Un ejemplo de estas deficiencias monumentales que ningún candidato se molesta en diagnosticar ni en anunciar la forma en que se propone corregirla, es la sangría que causa al presupuesto el exagerado número de organismos públicos inútiles que existen en las Comunidades Autónomas. Mientras la profunda recesión de los años 2008-2012 arrasaba, como he recordado al principio de esta columna, nuestro tejido productivo y nuestra tasa de ocupación, las Comunidades Autónomas creaban casi 500 nuevos entes públicos y 300.000 empleos a cargo del contribuyente. En 2004 el número de fundaciones, empresas mercantiles, consorcios, observatorios, institutos y otras modalidades jurídicas de ente público dependientes de las Autonomías era de 1820. En 2012 había aumentado hasta 2306, excluido el País Vasco del cómputo porque en la práctica hace tiempo que funciona como Estado Libre Asociado. Hoy, tras el recorte provocado por la necesidad impuesta desde Bruselas de reequilibrar las cuentas, siguen siendo 1.814, es decir, las mismas que antes de la crisis. Hay que señalar, sin embargo, que esta reducción no ha significado una significativa disminución de la nómina ya que se ha conseguido sobre todo a base de fusiones y reconfiguraciones más que de supresiones. La tan cacareada reforma de la Administración pilotada por la Vicepresidenta Sáenz de Santamaría ha sido, pues, una filfa. Es obvio que los Gobiernos autonómicos tomaron la decisión, consentida por el Ejecutivo central tanto de Zapatero como de Rajoy, de cargar descaradamente el peso de la recesión sobre las empresas privadas y los ciudadanos productivos a la vez que incrementaban su pesebre de paniaguados y su capacidad de movilizar voto clientelar. La prueba de que los entes de nueva creación surgieron como reacción a la caída del PIB salvando a correligionarios, amigos y parientes y dejando caer a las capas de la sociedad que crean valor añadido, está en que previamente al desastre no existían por la sencilla razón de que eran innecesarios. En la actualidad, aunque menores en número debido al truco de las fusiones, continúan gravitando sobre el Tesoro con un coste que no nos podemos permitir y detrayendo cuantiosos recursos de los canales reales de producción.

Sufrimos un Estado de Partidos que ha suplantado al Estado constitucional

Sufrimos un Estado de Partidos que ha suplantado al Estado constitucional y que absorbe la savia del árbol nacional impidiendo que la recuperación sea sólida y sea rápida.

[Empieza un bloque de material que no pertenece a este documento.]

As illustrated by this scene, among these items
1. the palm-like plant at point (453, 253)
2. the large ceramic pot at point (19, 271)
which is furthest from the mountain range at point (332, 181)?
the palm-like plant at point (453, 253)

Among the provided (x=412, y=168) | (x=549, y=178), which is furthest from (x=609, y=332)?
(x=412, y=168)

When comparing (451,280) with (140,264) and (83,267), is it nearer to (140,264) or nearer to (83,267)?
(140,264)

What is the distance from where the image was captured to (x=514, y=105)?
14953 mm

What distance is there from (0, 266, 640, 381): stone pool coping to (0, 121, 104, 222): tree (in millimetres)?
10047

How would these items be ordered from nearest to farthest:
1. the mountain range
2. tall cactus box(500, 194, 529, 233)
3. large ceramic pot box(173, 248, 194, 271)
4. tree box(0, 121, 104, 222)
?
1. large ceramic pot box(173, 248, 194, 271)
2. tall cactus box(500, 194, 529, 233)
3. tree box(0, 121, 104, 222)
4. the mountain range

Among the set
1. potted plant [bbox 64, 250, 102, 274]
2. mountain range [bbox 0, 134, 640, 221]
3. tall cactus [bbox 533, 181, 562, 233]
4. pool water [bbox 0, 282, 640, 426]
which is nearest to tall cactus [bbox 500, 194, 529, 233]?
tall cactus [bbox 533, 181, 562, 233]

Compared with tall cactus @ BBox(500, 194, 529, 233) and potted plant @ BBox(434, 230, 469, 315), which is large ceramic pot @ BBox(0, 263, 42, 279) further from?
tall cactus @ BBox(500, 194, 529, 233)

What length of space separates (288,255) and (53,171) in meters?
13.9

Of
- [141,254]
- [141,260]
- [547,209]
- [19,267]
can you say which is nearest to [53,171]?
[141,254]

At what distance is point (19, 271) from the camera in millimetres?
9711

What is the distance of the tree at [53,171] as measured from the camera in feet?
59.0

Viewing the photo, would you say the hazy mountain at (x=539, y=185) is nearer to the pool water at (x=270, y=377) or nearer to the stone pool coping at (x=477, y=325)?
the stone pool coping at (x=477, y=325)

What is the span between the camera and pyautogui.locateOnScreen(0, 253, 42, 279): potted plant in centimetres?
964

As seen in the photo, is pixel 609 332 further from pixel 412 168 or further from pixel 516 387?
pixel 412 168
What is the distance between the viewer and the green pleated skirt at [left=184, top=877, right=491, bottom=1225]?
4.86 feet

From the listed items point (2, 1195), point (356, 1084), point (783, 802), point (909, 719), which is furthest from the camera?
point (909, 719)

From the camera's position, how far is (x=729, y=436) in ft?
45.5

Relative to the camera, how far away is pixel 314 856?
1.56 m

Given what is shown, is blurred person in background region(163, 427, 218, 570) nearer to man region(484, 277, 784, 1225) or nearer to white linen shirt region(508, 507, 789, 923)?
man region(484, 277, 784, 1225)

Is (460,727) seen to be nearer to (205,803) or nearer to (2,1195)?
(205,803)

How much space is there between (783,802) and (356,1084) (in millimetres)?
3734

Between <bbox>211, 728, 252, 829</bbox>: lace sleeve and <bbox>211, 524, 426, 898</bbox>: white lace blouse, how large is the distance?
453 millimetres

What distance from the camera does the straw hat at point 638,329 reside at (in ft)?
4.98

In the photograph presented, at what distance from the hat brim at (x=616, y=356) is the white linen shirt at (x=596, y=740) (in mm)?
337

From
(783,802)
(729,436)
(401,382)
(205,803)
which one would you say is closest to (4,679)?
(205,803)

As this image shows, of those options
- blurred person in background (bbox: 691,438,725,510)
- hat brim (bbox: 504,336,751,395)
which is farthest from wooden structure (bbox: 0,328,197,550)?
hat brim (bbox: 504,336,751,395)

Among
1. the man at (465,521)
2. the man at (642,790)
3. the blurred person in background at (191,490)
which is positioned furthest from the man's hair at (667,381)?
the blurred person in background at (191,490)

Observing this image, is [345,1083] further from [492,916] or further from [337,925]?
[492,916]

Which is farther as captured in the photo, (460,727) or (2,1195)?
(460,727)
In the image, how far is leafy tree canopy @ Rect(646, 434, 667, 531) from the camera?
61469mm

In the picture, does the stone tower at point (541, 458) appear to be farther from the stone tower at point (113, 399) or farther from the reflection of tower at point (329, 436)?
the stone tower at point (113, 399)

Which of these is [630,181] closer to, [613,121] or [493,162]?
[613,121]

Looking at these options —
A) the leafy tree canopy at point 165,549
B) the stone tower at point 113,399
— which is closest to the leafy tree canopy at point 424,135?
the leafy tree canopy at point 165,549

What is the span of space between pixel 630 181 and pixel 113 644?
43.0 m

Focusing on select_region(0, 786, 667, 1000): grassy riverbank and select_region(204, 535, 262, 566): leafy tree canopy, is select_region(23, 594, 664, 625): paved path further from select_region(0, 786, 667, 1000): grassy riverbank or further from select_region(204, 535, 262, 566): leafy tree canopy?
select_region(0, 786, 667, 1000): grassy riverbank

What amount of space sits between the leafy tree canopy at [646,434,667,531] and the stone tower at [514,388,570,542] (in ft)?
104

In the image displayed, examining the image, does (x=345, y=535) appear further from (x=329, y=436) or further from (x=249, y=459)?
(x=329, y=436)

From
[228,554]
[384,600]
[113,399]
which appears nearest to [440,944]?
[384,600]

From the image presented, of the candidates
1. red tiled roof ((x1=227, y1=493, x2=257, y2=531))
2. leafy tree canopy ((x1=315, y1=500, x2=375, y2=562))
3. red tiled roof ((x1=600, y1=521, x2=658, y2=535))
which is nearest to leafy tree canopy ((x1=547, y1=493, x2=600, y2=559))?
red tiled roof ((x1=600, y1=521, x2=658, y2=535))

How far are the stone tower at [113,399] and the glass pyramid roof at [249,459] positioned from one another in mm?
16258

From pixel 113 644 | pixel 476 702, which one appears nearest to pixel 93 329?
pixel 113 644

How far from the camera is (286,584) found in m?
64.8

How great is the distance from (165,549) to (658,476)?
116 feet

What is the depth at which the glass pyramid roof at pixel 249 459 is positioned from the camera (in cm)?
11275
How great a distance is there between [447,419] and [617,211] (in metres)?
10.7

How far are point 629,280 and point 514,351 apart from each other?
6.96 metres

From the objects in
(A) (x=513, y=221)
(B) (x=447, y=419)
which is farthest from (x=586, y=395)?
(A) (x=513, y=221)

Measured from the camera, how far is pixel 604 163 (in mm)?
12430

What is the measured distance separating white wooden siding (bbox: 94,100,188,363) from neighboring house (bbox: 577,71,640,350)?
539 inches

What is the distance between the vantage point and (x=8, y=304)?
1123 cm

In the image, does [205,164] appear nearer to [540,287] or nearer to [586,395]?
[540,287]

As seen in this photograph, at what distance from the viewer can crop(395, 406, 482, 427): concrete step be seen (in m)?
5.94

El hecho de que ninguna de las opciones electorales en liza señale esta escandalosa patología de nuestro sistema político y de nuestro modelo económico revela que o bien no saben de lo que hablan, cuando analizan las cuestiones a afrontar durante la próxima legislatura, o sí lo saben y no tienen la menor intención de arreglarlo, con el fin de seguir vampirizando a la sociedad en su beneficio.

El conflicto de nuestros días no es, como dijo el ideólogo-becario de Podemos Íñigo Errejón, los de abajo contra los de arriba, sino los partidos parásitos contra los estratos sociales productivos a los que explotan sin molestarse en disimularlo.